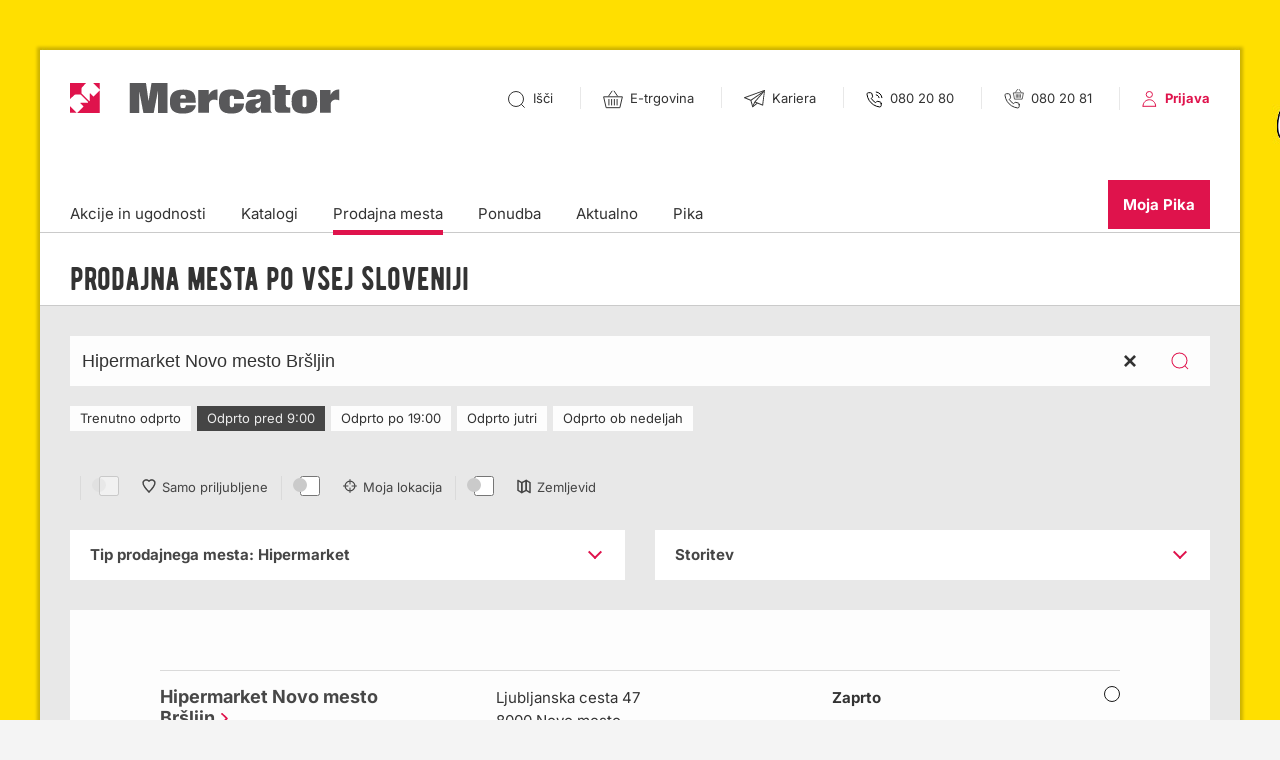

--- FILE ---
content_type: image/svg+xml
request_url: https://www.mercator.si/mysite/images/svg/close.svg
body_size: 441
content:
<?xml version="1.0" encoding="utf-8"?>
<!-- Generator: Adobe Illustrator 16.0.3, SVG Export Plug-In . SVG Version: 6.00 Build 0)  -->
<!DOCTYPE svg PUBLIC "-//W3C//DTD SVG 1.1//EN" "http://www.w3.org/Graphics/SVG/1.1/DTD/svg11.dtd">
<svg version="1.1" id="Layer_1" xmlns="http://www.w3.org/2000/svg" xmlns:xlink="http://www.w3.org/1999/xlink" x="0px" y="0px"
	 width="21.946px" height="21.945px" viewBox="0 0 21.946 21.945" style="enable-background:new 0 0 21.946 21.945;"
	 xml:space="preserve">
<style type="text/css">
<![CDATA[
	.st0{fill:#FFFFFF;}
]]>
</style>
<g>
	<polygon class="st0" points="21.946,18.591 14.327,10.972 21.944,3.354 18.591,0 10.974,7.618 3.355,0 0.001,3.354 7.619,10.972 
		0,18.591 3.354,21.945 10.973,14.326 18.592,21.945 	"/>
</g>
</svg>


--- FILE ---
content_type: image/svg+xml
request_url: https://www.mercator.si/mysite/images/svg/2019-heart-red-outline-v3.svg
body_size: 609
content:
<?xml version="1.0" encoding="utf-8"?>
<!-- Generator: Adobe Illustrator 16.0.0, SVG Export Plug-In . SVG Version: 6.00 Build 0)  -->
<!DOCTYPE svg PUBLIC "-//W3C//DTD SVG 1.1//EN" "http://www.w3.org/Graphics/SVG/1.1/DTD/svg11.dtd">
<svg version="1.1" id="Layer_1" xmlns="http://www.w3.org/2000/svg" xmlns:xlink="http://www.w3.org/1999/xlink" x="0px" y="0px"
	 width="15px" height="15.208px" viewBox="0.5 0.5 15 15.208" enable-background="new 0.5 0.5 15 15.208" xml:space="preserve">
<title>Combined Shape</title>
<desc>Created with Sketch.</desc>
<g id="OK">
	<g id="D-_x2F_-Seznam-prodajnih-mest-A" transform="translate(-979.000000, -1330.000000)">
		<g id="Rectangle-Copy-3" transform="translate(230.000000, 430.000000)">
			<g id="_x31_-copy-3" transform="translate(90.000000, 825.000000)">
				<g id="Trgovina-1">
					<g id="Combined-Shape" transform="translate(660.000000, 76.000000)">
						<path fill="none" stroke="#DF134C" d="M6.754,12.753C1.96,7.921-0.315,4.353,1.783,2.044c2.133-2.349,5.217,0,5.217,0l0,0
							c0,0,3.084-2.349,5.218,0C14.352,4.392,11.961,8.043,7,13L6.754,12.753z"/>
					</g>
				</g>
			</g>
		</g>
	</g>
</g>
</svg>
────────
◆ **Exercise objective**: Copy all of the material word for word, and include none of its pictures.

◆ **Output below**:
--- FILE ---
content_type: image/svg+xml
request_url: https://www.mercator.si/mysite/images/svg/close.svg
body_size: 441
content:
<?xml version="1.0" encoding="utf-8"?>
<!-- Generator: Adobe Illustrator 16.0.3, SVG Export Plug-In . SVG Version: 6.00 Build 0)  -->
<!DOCTYPE svg PUBLIC "-//W3C//DTD SVG 1.1//EN" "http://www.w3.org/Graphics/SVG/1.1/DTD/svg11.dtd">
<svg version="1.1" id="Layer_1" xmlns="http://www.w3.org/2000/svg" xmlns:xlink="http://www.w3.org/1999/xlink" x="0px" y="0px"
	 width="21.946px" height="21.945px" viewBox="0 0 21.946 21.945" style="enable-background:new 0 0 21.946 21.945;"
	 xml:space="preserve">
<style type="text/css">
<![CDATA[
	.st0{fill:#FFFFFF;}
]]>
</style>
<g>
	<polygon class="st0" points="21.946,18.591 14.327,10.972 21.944,3.354 18.591,0 10.974,7.618 3.355,0 0.001,3.354 7.619,10.972 
		0,18.591 3.354,21.945 10.973,14.326 18.592,21.945 	"/>
</g>
</svg>


--- FILE ---
content_type: image/svg+xml
request_url: https://www.mercator.si/mysite/images/svg/2019-heart-red-outline-v3.svg
body_size: 609
content:
<?xml version="1.0" encoding="utf-8"?>
<!-- Generator: Adobe Illustrator 16.0.0, SVG Export Plug-In . SVG Version: 6.00 Build 0)  -->
<!DOCTYPE svg PUBLIC "-//W3C//DTD SVG 1.1//EN" "http://www.w3.org/Graphics/SVG/1.1/DTD/svg11.dtd">
<svg version="1.1" id="Layer_1" xmlns="http://www.w3.org/2000/svg" xmlns:xlink="http://www.w3.org/1999/xlink" x="0px" y="0px"
	 width="15px" height="15.208px" viewBox="0.5 0.5 15 15.208" enable-background="new 0.5 0.5 15 15.208" xml:space="preserve">
<title>Combined Shape</title>
<desc>Created with Sketch.</desc>
<g id="OK">
	<g id="D-_x2F_-Seznam-prodajnih-mest-A" transform="translate(-979.000000, -1330.000000)">
		<g id="Rectangle-Copy-3" transform="translate(230.000000, 430.000000)">
			<g id="_x31_-copy-3" transform="translate(90.000000, 825.000000)">
				<g id="Trgovina-1">
					<g id="Combined-Shape" transform="translate(660.000000, 76.000000)">
						<path fill="none" stroke="#DF134C" d="M6.754,12.753C1.96,7.921-0.315,4.353,1.783,2.044c2.133-2.349,5.217,0,5.217,0l0,0
							c0,0,3.084-2.349,5.218,0C14.352,4.392,11.961,8.043,7,13L6.754,12.753z"/>
					</g>
				</g>
			</g>
		</g>
	</g>
</g>
</svg>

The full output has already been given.